Kaum wird irgendwo ein Tempolimit angedeutet, stehen in Deutschland gefühlt 80 Mio. Menschen auf dem Rastplatz der Empörung. Rauchverbot im Wirtshaus? Freiheitsentzug! Zuckersteuer? Diktatur!
Dabei hat die neue Vorschrift oft noch gar nicht das Licht der Welt erblickt, da ist die Stimmung schon schlimmer als im WhatsApp-Chat einer Kleingartenanlage während der Maulwurfssaison. Aber Achtung, liebe Empörungsweltmeister:
Eine an prominenter Stelle veröffentlichte Studie (DOI: 10.1073/pnas.2409907122) zeigt nun, dass der große Aufschrei meist so kurzlebig ist wie Neujahrsvorsätze. Der Widerstand gegen neue Vorschriften ist oft nicht mehr als der sprichwörtliche Sturm im Wasserglas. Irgendwie ja auch logisch: Keiner wird die Revolution ausrufen, nur weil er im Restaurant nicht mehr quarzen darf.
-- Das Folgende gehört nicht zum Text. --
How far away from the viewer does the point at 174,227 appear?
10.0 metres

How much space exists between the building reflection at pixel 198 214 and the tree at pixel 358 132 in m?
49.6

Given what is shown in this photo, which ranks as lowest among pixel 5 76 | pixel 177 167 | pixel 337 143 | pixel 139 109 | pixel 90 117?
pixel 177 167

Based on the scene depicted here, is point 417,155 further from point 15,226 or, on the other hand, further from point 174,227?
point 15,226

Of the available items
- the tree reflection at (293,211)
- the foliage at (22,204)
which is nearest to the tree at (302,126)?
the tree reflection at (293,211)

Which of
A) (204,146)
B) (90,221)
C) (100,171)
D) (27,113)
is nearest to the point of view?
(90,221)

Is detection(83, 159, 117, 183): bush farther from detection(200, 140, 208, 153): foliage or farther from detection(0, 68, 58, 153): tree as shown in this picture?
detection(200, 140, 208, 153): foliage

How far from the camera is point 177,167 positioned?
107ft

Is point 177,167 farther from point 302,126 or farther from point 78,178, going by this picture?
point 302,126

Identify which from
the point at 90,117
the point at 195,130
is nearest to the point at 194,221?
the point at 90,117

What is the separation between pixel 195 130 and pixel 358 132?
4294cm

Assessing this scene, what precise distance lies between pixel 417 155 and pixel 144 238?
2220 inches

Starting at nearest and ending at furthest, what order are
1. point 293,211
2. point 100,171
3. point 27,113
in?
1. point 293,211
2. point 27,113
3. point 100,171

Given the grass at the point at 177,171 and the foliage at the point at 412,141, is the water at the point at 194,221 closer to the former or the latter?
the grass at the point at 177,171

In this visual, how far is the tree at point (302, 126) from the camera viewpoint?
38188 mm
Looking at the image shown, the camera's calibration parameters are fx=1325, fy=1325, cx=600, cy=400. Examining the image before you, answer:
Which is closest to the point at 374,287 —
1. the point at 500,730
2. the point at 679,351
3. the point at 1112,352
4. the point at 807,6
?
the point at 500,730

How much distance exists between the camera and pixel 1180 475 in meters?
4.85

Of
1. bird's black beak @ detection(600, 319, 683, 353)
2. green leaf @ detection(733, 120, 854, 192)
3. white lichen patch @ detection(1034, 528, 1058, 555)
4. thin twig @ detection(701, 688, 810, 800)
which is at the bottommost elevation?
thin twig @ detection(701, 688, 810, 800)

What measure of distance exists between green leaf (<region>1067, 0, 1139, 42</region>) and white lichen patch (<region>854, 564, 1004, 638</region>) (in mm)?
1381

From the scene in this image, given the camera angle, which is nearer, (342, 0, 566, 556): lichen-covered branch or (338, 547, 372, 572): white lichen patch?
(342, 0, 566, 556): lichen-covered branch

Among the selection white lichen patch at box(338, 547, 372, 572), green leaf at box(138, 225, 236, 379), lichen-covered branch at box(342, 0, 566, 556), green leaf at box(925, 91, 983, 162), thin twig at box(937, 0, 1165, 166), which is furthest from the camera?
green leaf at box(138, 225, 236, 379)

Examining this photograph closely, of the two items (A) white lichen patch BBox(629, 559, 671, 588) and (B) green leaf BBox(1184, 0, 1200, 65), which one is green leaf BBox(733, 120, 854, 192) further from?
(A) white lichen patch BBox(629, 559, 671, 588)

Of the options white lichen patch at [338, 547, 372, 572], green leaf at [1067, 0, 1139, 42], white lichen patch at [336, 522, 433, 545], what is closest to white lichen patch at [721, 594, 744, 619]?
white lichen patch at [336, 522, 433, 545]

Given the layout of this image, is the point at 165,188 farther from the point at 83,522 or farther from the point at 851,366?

Wenn Menschen plötzlich Prinzipien haben, heißt das in der Fachsprache Reaktanz. Übersetzt bedeutet dies, dass jemand etwas nicht tun darf, was er sowieso nie gemacht hat und sich darüber ärgert, es dann auch in Zukunft niemals machen zu können, bspw. eben mit 250 Sachen über den Highway zu fliegen.
Die Wissenschaftler haben fast 50 000 EU-Bürger befragt und mit weiteren 5000 Testpersonen experimentiert – alles für die große Erkenntnis: Nach der Einführung „böser“ Regeln sind die Leute im Allgemeinen schnell wieder eher tiefenentspannt. In Ländern mit Rauchverbot zum Beispiel war die Ablehnung teilweise geringer als in Ländern ohne.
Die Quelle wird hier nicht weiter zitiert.